Houston's more than 1,000 miles from the Great Lakes, but the devastation brought by Harvey carries some painful lessons for cities far to the north. As the nation confronts climate change, one of the biggest worries will be the increasing number of storms.
That was the topic of discussion today on WDET, as Detroit Today host Stephen Henderson interviewed Great Lakes Today Managing Editor Dave Rosenthal and Rob Meyer, associate editor with The Atlantic.

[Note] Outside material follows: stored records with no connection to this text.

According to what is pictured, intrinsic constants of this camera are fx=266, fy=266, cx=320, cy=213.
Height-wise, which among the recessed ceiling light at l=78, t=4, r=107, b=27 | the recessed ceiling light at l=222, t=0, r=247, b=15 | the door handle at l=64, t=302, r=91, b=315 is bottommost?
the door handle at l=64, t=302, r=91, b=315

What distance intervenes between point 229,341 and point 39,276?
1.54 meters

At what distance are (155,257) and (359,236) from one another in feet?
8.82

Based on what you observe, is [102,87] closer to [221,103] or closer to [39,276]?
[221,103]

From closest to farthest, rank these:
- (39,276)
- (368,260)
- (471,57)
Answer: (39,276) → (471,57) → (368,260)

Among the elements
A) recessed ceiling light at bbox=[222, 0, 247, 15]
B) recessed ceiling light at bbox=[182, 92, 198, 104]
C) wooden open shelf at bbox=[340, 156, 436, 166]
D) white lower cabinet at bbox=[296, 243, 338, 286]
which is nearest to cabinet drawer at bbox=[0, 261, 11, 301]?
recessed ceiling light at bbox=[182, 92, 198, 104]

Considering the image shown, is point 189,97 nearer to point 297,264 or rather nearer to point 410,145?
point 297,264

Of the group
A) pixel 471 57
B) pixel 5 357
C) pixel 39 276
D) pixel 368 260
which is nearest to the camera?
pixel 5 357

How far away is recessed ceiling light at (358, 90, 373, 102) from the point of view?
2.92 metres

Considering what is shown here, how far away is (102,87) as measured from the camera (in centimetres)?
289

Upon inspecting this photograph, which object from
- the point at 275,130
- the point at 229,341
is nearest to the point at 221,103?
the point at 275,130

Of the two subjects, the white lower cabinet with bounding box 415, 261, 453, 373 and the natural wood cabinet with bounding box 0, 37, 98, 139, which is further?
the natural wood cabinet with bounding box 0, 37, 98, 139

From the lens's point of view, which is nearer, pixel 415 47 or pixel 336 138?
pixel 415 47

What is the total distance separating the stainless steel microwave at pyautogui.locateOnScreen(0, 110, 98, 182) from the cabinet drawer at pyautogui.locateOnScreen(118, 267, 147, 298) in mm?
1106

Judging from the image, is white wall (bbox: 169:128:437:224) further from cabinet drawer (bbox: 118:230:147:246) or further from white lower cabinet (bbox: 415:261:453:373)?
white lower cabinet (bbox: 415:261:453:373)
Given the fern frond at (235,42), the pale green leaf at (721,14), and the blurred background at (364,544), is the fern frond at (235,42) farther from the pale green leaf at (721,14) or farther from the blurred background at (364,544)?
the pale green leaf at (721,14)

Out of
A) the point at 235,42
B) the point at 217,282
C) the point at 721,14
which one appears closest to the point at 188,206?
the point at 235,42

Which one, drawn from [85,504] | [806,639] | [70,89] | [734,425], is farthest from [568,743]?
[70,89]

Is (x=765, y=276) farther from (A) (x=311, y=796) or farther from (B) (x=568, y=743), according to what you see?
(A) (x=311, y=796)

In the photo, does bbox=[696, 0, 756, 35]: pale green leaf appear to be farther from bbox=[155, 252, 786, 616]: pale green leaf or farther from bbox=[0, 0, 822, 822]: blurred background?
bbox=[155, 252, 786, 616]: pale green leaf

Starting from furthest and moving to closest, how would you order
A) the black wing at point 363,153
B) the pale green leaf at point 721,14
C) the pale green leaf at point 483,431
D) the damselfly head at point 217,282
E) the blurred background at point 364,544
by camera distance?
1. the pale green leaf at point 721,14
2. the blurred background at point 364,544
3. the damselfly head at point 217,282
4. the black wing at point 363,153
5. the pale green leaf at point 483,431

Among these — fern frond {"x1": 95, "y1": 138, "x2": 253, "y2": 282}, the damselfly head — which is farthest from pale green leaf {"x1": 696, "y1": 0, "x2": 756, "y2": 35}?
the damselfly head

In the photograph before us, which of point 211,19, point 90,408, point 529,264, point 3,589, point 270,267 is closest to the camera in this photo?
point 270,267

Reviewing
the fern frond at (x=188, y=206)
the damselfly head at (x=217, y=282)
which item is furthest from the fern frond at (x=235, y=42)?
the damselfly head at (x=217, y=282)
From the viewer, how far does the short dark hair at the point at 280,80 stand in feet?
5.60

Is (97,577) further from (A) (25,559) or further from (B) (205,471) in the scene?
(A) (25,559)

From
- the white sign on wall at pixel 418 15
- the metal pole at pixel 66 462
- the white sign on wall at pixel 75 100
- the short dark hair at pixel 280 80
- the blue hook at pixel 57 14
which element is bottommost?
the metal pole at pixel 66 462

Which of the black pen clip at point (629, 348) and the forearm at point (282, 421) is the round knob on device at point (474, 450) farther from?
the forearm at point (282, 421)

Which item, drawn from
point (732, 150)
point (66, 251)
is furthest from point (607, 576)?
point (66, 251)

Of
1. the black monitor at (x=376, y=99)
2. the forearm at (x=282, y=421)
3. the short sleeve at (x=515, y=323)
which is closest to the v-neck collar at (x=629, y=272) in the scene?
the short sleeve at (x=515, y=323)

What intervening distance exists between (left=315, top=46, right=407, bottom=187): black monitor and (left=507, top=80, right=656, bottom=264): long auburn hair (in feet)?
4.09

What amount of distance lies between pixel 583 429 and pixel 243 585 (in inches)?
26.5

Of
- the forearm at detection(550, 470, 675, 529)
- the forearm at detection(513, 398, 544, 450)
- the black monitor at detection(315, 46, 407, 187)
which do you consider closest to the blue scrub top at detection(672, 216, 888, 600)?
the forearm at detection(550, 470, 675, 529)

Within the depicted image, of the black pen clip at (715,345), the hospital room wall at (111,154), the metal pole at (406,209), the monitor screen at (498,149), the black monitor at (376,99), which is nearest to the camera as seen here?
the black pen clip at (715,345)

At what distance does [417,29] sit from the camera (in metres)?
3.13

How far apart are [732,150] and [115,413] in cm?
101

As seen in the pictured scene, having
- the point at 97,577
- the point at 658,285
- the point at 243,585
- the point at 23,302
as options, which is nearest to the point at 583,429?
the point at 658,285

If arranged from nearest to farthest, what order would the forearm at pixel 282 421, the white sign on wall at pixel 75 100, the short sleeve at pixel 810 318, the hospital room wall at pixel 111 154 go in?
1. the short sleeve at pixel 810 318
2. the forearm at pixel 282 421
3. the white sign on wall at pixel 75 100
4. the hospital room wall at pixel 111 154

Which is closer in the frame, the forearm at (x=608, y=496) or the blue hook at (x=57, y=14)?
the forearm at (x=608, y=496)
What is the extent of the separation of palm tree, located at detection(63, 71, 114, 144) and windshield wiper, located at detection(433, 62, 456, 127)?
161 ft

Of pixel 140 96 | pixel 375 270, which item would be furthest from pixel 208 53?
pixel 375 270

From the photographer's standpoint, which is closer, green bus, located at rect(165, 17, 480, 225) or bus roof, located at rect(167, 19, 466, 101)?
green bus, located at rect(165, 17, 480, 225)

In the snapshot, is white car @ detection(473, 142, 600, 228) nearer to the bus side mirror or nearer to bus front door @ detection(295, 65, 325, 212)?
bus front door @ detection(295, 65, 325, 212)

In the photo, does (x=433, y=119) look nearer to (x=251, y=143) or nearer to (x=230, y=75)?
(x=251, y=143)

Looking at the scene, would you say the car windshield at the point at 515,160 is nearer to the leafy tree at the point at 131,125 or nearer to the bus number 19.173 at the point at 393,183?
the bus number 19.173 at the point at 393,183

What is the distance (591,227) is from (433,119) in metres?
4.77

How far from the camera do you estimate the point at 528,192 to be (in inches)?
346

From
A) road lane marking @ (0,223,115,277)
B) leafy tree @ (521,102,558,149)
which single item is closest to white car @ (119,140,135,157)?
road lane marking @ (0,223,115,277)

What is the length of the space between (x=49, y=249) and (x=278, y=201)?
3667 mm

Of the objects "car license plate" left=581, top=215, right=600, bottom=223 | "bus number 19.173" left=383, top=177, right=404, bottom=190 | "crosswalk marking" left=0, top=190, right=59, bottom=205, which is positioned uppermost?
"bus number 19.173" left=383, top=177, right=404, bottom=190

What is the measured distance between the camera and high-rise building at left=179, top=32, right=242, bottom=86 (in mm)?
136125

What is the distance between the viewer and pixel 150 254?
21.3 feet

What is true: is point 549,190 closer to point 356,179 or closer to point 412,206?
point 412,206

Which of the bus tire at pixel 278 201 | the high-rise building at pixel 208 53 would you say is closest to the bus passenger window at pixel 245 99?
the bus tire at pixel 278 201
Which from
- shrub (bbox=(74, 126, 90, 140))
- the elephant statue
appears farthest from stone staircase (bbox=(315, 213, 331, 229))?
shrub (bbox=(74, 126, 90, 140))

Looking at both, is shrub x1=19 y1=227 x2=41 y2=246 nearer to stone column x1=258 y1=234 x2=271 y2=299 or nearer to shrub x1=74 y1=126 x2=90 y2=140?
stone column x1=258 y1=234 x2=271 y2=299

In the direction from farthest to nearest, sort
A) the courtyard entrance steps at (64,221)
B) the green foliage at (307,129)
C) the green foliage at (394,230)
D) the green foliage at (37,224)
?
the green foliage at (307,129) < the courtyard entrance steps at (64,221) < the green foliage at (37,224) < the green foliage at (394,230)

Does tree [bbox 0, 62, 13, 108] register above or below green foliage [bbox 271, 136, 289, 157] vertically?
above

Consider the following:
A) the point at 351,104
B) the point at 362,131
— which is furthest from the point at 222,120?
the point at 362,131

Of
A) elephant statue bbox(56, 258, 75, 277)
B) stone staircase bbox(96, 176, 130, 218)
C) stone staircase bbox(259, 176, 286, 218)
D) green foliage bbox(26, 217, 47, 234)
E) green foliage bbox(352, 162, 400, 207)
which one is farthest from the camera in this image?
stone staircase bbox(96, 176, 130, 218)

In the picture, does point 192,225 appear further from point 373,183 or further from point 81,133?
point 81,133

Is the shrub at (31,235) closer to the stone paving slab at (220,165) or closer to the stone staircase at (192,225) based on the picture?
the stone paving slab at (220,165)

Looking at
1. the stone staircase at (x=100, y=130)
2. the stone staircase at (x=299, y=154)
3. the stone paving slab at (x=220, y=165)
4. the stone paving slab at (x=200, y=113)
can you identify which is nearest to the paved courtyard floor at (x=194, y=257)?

Meyer said it's difficult to blame climate change for any single storm, but scientists agree that the frequency of storms will increase. He also noted that Harvey intensified due to unusually warm water in the Gulf of Mexico -- and such events could become more common with climate change.
On the Great Lakes, storms have an outsized impact, Rosenthal said. In cities like Chicago, Detroit, Cleveland and Buffalo, they can overwhelm underground pipes that carry both sewage and storm water, which means millions of gallons of untreated sewage runs directly into rivers and lakes. Storms can also increase fertilizer runoff from farms, leading to more toxic algae blooms in western Lake Erie.
As water temperatures on Great Lakes continue to warm and the ice cover dwindles, there could be more problems, Rosenthal added. Intense Lake Effect snow storms occur as arctic air moves across the open water and picks up moisture. Open water in winter means more erosion, too.